How to Build a Canoe With Power Options

How to build a canoe with power options. Part two of "How to Build a Still-Water Canoe" shares step-by-step instructions and diagrams for powering a canoe with wind (sail), motor or muscle (paddle).


| August/September 1997


Part two of "How to Build a Still-Water Canoe" explains how to build a canoe with power options. (See the canoe diagrams in the image gallery.)

How to build a canoe with power options. The Puddle Duck canoe is designed to be muscle-powered with a kayak-type twin-bladed paddle. You can buy one in plastic or (for more money) in wood. The illustration shows such a paddle you can make for about $3 worth of 1/8-inch to 3/8-inch plywood and a length of clotheshanger hardwood dowel from the hardware store. The WoodenBoat Store sells a two-part stainless-steel ferrule you can install in mid-shaft so that the paddle can be split in half for easier transport and storage.

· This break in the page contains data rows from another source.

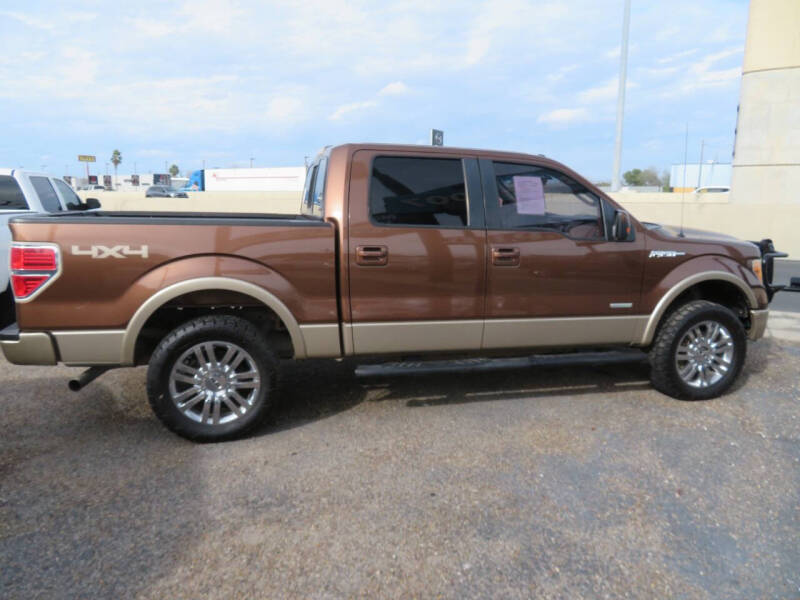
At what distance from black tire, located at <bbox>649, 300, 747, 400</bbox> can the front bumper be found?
431 cm

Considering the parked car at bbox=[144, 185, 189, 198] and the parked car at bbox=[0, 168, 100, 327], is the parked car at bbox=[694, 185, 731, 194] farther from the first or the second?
the parked car at bbox=[0, 168, 100, 327]

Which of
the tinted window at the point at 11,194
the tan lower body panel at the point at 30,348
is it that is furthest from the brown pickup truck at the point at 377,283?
the tinted window at the point at 11,194

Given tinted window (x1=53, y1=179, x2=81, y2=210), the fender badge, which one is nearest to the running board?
the fender badge

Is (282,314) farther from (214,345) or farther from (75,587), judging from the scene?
(75,587)

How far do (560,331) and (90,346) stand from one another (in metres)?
3.23

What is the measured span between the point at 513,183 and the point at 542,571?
2707 mm

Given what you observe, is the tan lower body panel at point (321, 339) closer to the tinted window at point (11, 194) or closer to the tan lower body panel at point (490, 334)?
the tan lower body panel at point (490, 334)

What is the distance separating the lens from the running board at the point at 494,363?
4.02 m

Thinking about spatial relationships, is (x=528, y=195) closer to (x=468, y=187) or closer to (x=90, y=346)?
(x=468, y=187)

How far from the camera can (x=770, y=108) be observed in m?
16.6

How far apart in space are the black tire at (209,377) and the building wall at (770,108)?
56.2ft

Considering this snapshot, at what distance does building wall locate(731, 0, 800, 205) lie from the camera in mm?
15914

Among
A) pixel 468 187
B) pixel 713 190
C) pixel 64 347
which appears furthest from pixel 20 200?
pixel 713 190

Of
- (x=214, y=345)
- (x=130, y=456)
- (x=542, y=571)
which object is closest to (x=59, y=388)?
(x=130, y=456)
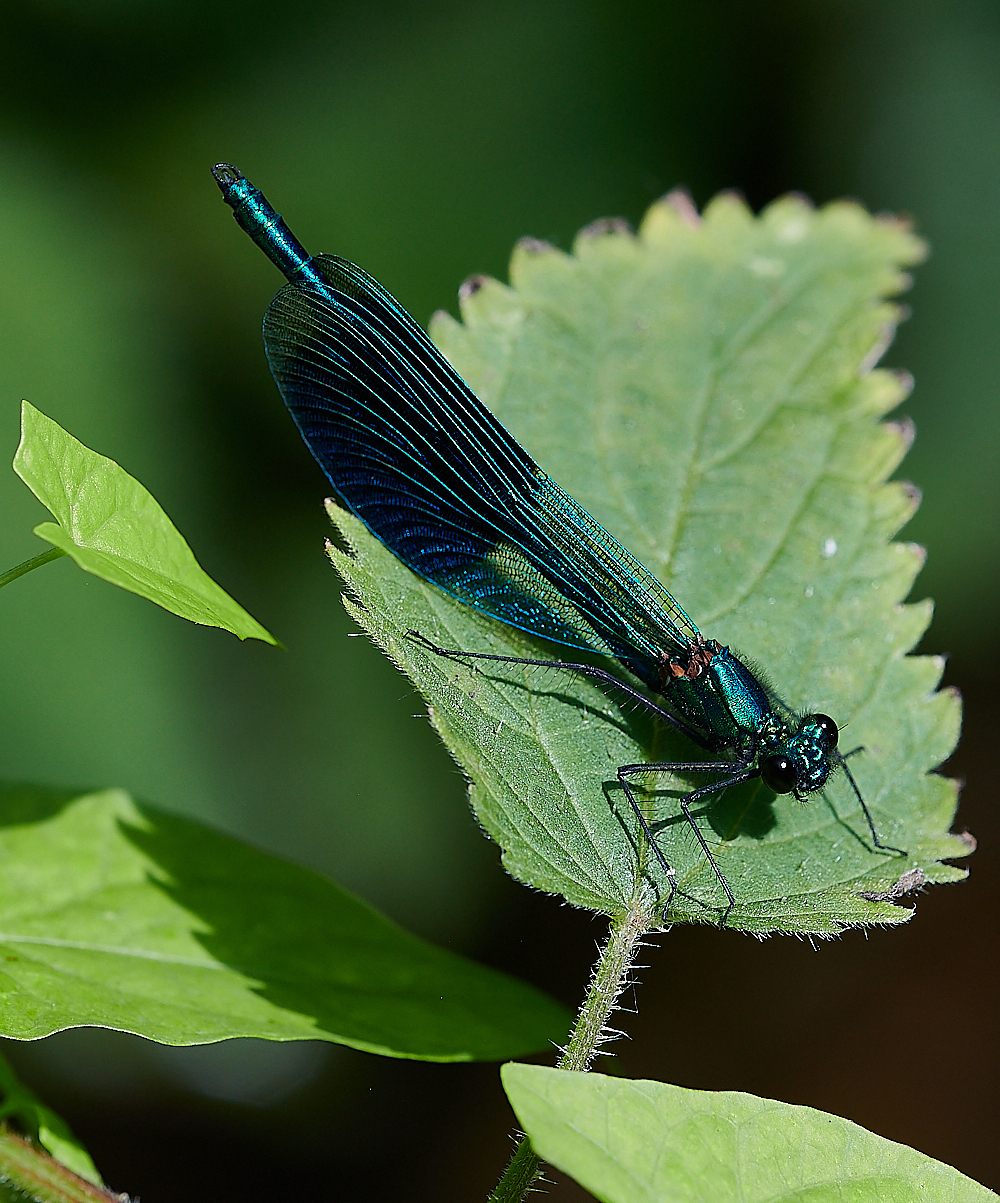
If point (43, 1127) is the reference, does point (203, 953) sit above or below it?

Design your paddle to suit the arm length and strength of the paddler. A 6-foot length is good for small kids. An 8-foot to 9-foot total length from blade-tip to blade-tip gives an adult more purchase.

Easiest to use is a paddle with both blades set in the same plane. You just reach forward and dip one paddle in, pull that arm back, dip the other in, pull back and so on. More sophisticated is to arrange blades at 90-degree angles to one another. Here you must feather each blade: dip one in, pull back, drop hand at wrist to feather the blade to a horizontal position while flip ping it back and out of the water . . . which sets the opposing blade at an angle to dip in . . . and so on.

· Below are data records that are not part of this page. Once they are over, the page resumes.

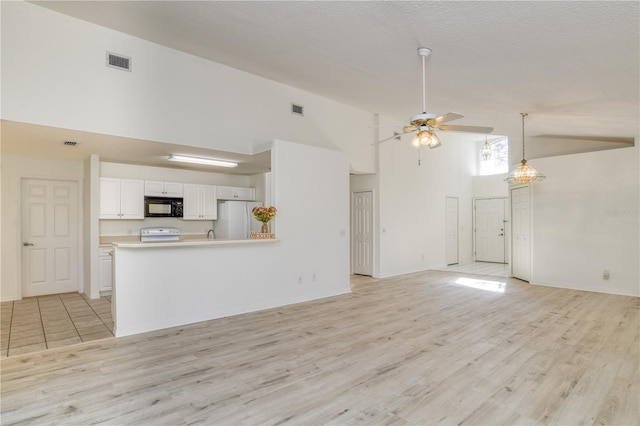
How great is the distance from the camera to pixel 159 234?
6613 mm

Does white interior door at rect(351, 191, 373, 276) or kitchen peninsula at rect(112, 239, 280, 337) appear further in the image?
white interior door at rect(351, 191, 373, 276)

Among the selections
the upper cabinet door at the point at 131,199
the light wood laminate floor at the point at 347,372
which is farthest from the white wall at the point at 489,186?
the upper cabinet door at the point at 131,199

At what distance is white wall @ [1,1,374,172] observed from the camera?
379 centimetres

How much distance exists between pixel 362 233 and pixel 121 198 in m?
5.15

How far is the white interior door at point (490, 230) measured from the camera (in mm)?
10750

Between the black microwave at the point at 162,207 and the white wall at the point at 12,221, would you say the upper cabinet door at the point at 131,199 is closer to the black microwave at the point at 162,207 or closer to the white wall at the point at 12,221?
the black microwave at the point at 162,207

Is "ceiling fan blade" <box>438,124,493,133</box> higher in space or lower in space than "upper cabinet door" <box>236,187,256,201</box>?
higher

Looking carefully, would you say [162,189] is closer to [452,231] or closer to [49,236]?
[49,236]

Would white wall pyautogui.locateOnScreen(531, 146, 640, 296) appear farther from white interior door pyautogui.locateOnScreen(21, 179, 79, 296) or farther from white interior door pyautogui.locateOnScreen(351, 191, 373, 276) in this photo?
white interior door pyautogui.locateOnScreen(21, 179, 79, 296)

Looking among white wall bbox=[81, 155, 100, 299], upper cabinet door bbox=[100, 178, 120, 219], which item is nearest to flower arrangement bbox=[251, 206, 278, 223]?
upper cabinet door bbox=[100, 178, 120, 219]

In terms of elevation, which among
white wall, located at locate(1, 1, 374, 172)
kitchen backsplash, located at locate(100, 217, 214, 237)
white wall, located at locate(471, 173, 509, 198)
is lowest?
kitchen backsplash, located at locate(100, 217, 214, 237)

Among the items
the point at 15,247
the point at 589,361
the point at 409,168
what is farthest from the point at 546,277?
the point at 15,247

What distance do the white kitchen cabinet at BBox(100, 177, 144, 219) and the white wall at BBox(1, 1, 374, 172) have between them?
209 centimetres

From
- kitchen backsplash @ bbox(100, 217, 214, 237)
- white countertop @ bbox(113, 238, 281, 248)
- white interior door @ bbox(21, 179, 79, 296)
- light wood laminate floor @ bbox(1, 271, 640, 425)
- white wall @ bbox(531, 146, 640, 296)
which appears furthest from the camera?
kitchen backsplash @ bbox(100, 217, 214, 237)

Make single paddles of 4-foot to 6-foot length the same way. You'll need a palm-grip at the end. Easiest is to epoxy a 4-inch length of dowel into a blade-parallel groove cut in the top end of the shaft with a rasp and sandpaper wrapped around a length of dowel. Carve or sand the "cross-T" to shape your hand. You can drill through the "T" and into the shaft and insert a long screw for extra good measure if you don't quite trust epoxy alone.

Before attaching blade to shaft, plane and sand 8 feet of the paddle-end of the shafts to taper gradually to half their thickness. Round the tips.